In this manner she tried to build him up. But ever since he had killed the thugs, he had lost his ease. He sought solace and hope from prayers to Albina’s sweet, forgiving Lord, a God so different from the pain-filled, living martyr he’d grown up with. The Orthodox church had defined their Savior by stigmata, dripping blood, dolorous tears and everlasting pain, forbidding hope and joy.
Oh, if he could only have moved into the blessed presence of the Redeemer in whom his wife’s mind dwelt.
Meanwhile, in the servants’ quarters of Katharina’s Thor, Victoria and Holger were frantically working and scheming to preserve the lives and the future of their family.
“We have to find a way to get the little boys out of the country. Another winter like this one, filled with hunger and starvation, and they might become the victims.”
“If they don’t get shot by blackmailing thugs or held for ransom,” cried Victoria spiritedly, her eyes flashing with righteous anger. Holger had ever so carefully taken back the reins of his company. Not a moment too soon, because Tumachevsky had been on sinking ground from the beginning. First of all, because no one trusted a Red Army general, everyone withheld goods and services. Secondly, the man had not the faintest idea how the business was to be run.
Therefore, after his return, Holger found that all the buyers seemed to have vanished and the suppliers seemed never to have existed at all. After the Hildebrandts had been ordered back to the estate, Tumachevsky received them very cordially. He returned a few nice pieces of their art and furnishings for their use and saw to it that they had decent food.
Holger worked in his old office as before. “Do you know why we are back so soon in the manager’s house?” he asked Victoria shortly after their return. Since she was clueless he explained, “Tumachevsky’s in-laws, together with a few of their sons, were living here until they all had a big row. It seems they lasted in peace only two days. So, the general sent a complement of soldiers into Katharinenstadt, and they confiscated the rich, beautiful house of the Fleischer, the wonderful sausage maker, by throwing him and his family into the street, installing instead Tumachevsky’s in-laws.

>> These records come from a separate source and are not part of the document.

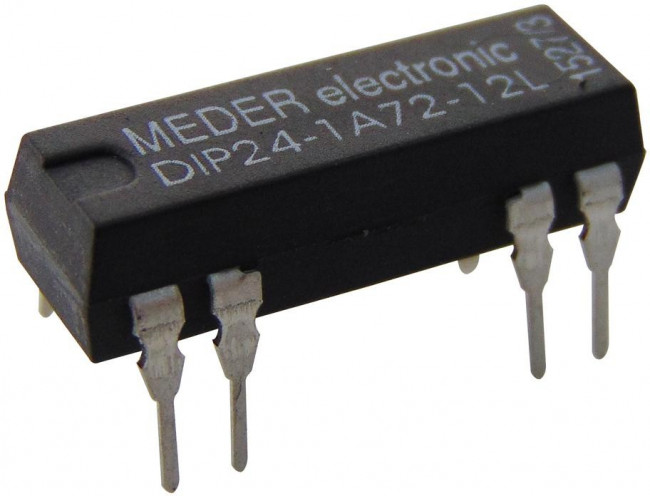 DIP24-1A72-12L, Реле: герконовое, SPST-NO, Uобмотки: 24ВDC, 1А, макс.200ВDC, 290мВт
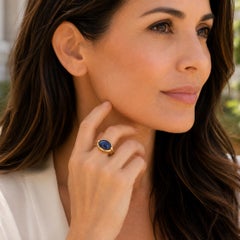 Bulgari Sapphire Cabochon Ring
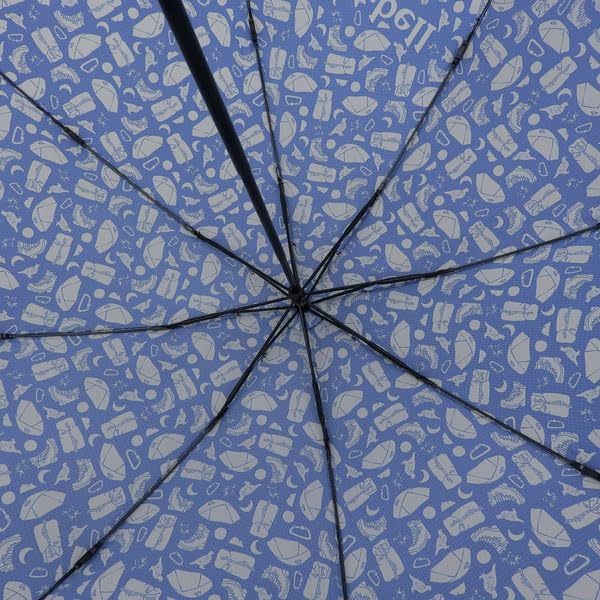 Guarda-chuva dobrável para sol e chuva e guarda-sol dobrável com proteção UV azul marinho para trekking 55 1128754TRÊS mont bell [Montbell] Guarda-sol, Guarda-chuva, Leve, Masculino Feminino,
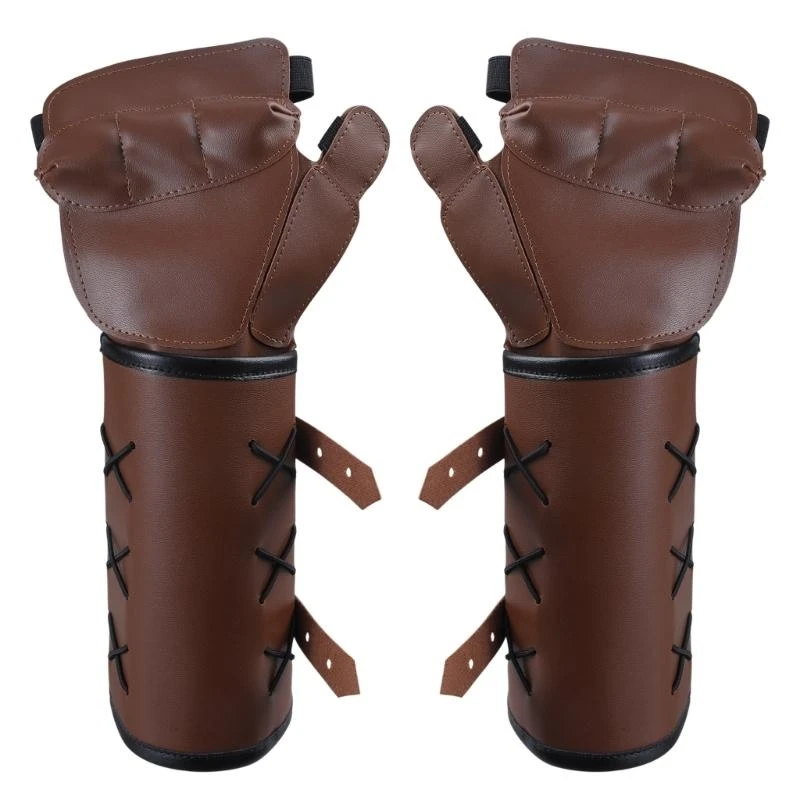652F Adjustable Boxing Gloves Men Cosplay Knight Wristbands Adult Cycling Bracer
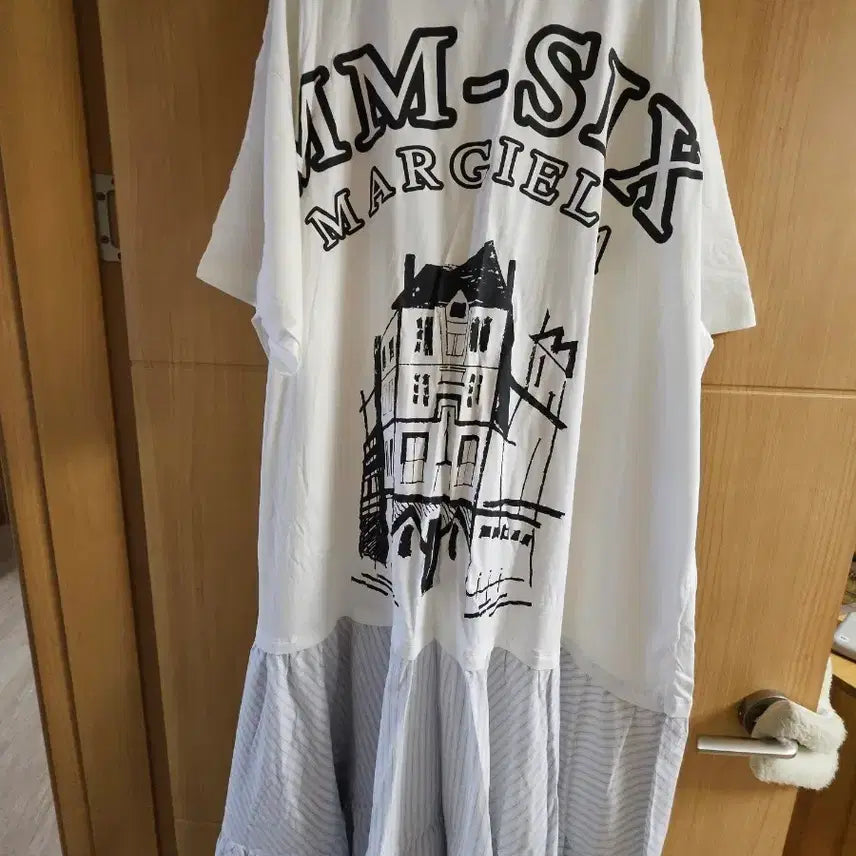 [BUNJANG] Maison Margiela AM-SIX Printed Long Dress / 마르지엘라 AM-SIX 프린팅 롱 원피스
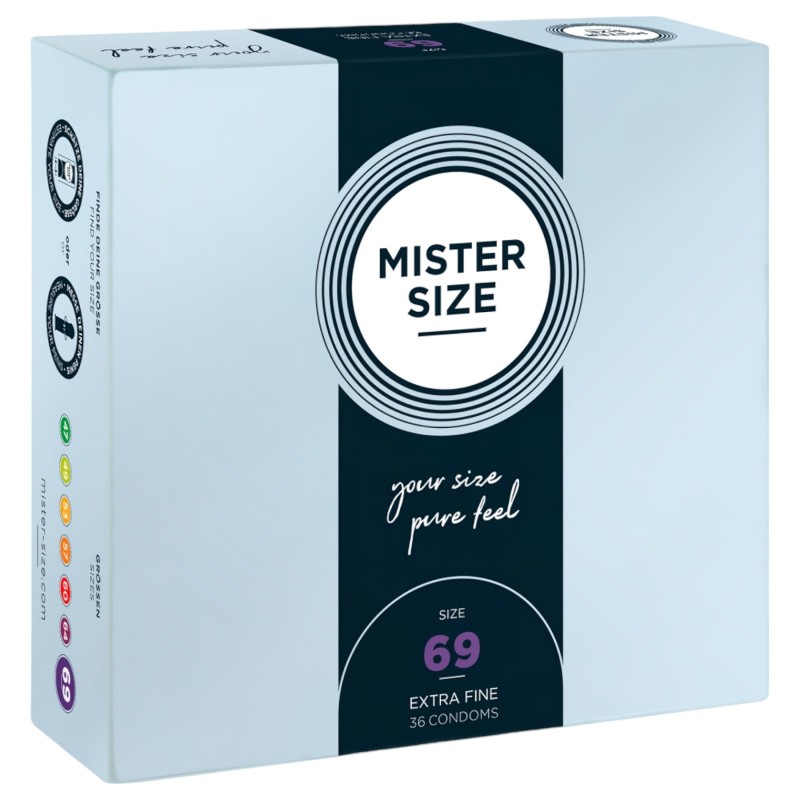 Mister Size vékony óvszer - 69 mm (36 db) 131406 termék bemutató kép
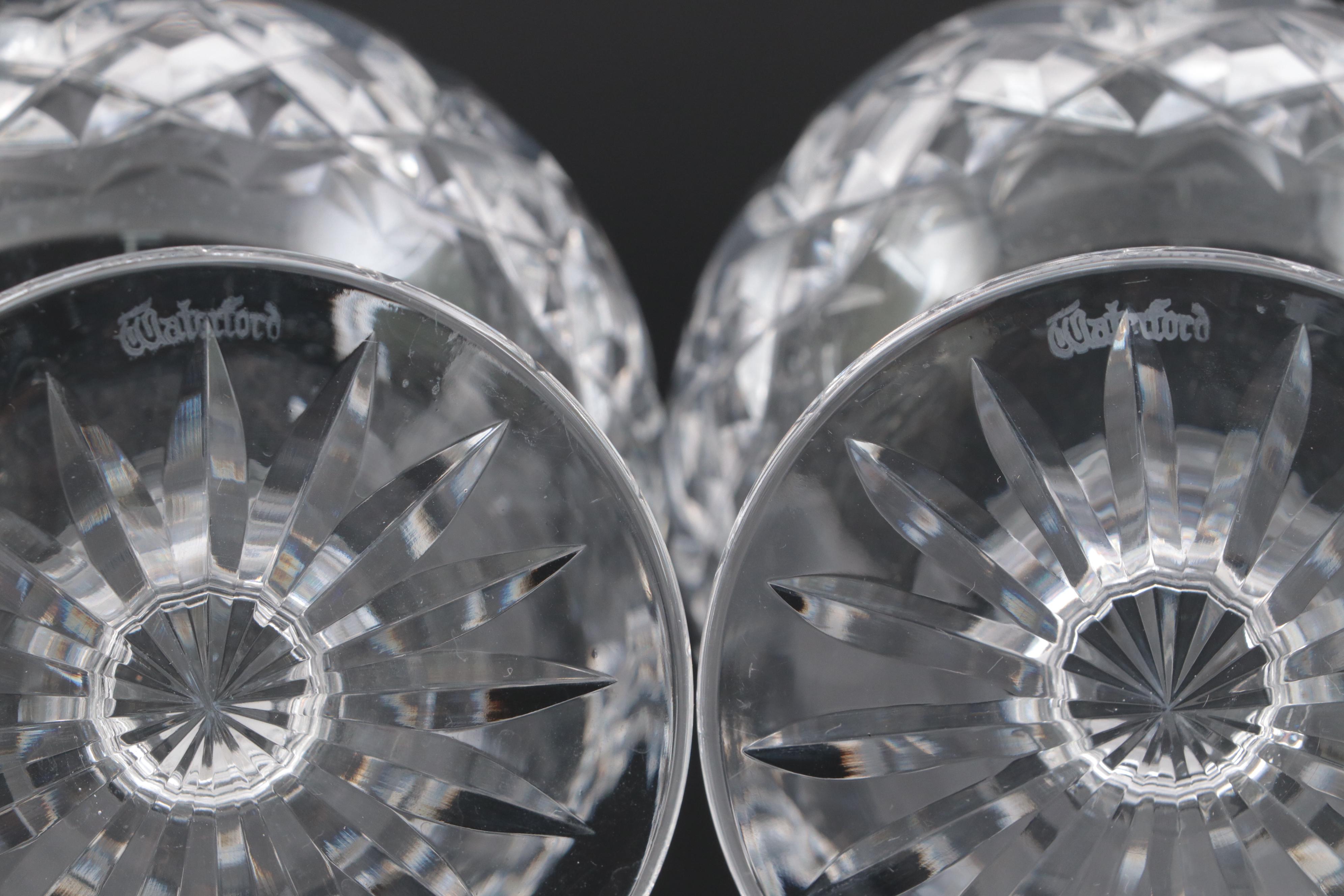 Waterford Crystal "Lismore" Brandy Snifters, Mid/Late 20th Century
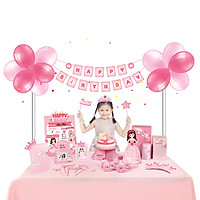 Đèn 3D Trang Trí Sinh Nhật Công Chúa Happy Kibu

“Dear Lord, what will happen to these poor people? I recall that the Fleischer had small children,” cried Victoria, horrified.

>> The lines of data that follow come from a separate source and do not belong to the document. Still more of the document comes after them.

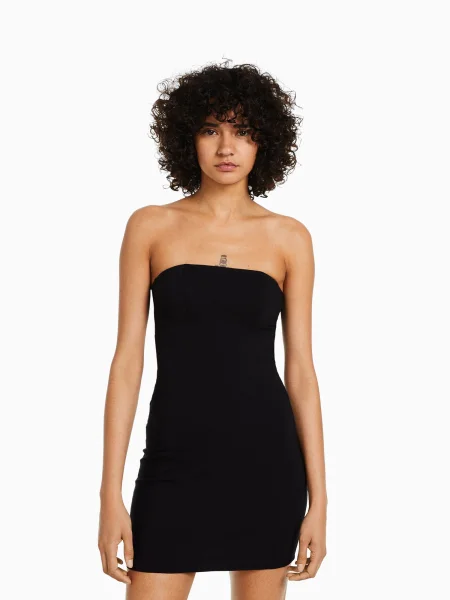 Bershka Rochie negru
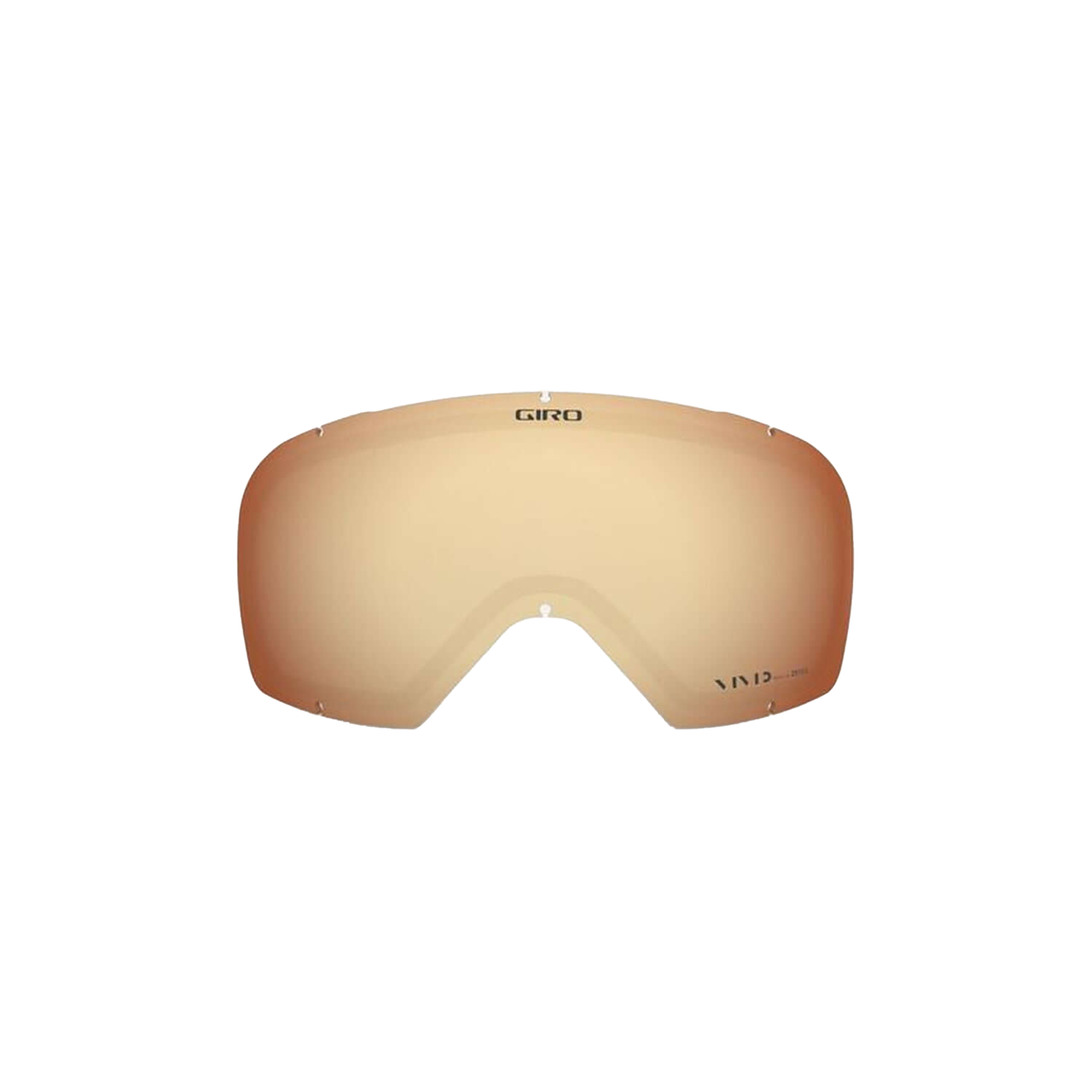 Replacement goggle lens, vivid copper mirrored-tint with curved goggle shape
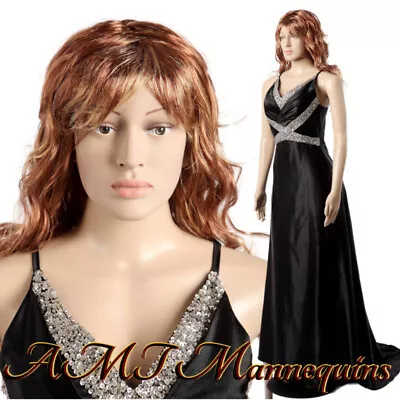 Female Full Body Mannequin + Stand Can Turn Head Arms  Sexy Mannequin +2 Wigs • $129.95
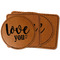Love Quotes and Sayings Faux Leather Iron On Patch
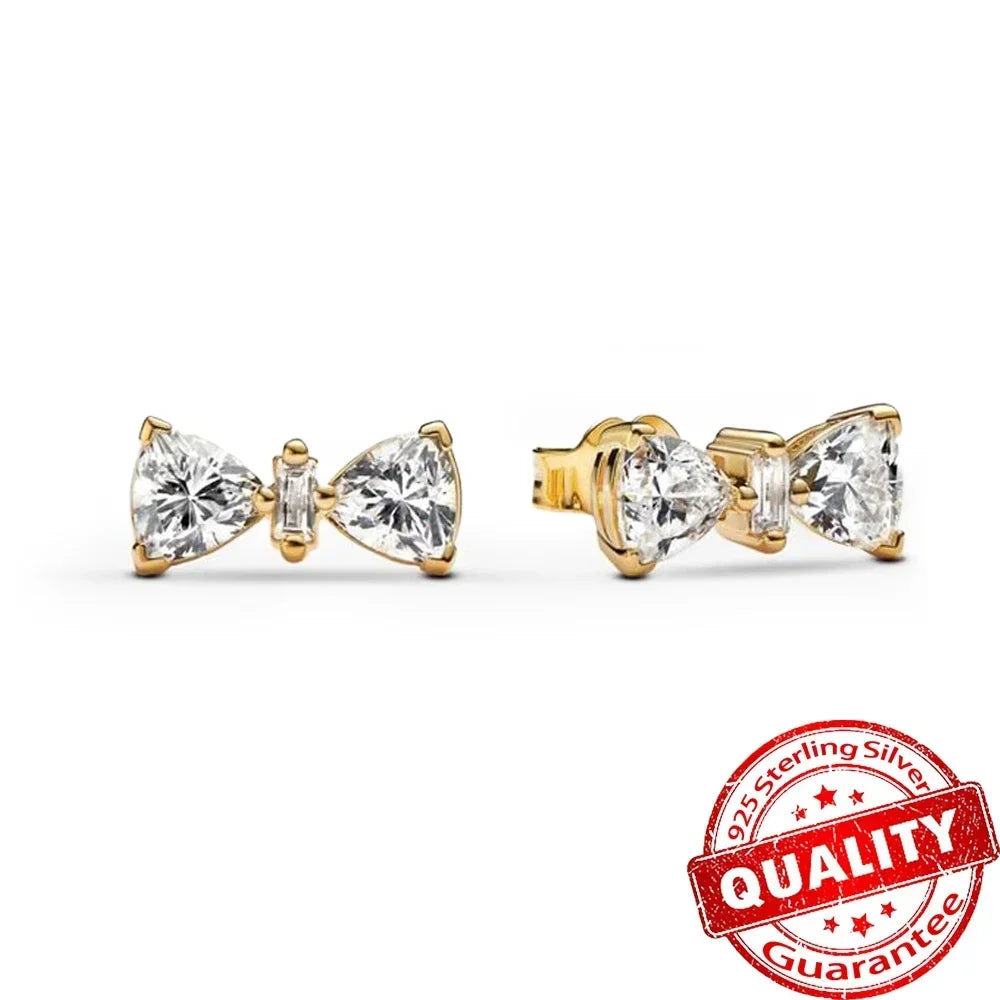 925 Sterling Silver Gold Hoop Earrings Halloween Pumpkin Skull Christmas Tree Zircon Studs for Women DIY Jewelry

“Now you know why the grandchildren must leave, and soon. Their parents can be made homeless tomorrow in the blink of an eye. I am unable to get our bodies out of the country, but the small ones – perhaps.”
“What do you have in mind? Send them away with a family of diplomats you know?”
“Your amazingly agile mind still works well. That is precisely what I have in mind.”
“And how do you think this will work?” Victoria could not sit still when she became excited. She left her comfortable chair in the small living room to pace to the primitive, diminutive kitchen and busied herself brewing coffee. Although absorbed in her conversation, she performed the everyday task of making coffee automatically, never breaking her concentration.
“Well,” said Holger, “I thought this through carefully and then checked with the party intended to carry out the plan, and they think it might work. The Swedish ambassador has two children, boys of almost the identical ages as ours. The Reds don’t know that these boys were sent home to their grandparents years ago. They left with their governess the moment the monarchy ceased to exist.”
While Victoria served the coffee in exquisite Meissen cups she had somehow kept out of the grasping hands of the general’s wife – a coarse person Victoria would have loved to have seen at a fishmonger’s shop – Holger painstakingly cleaned his spectacles and then continued to unravel his plan.
“As you know, Gustavus Holmgren is an old friend of mine.”
“You don’t have to elaborate, we have shared many fine events with the Holmgrens in Moscow and St. Petersburg.”
“Petrograd,” corrected Holger.
“Oh, pish! To me it will always be St. Peter. Are you saying that Gustavus is willing to take our boys? He is willing to risk his safety or an international incident on our behalf?”
“When I spoke to him about the children, his eyes got misty. ‘I think I can minimize the risk to my wife, your grandchildren and myself by employing the following plan,’ he said. He told me the plan and I told him that I would be grateful unto my death if he could carry the children to safety.”
“I will begin to pray this minute that your plan works, and may God grant us this favor.”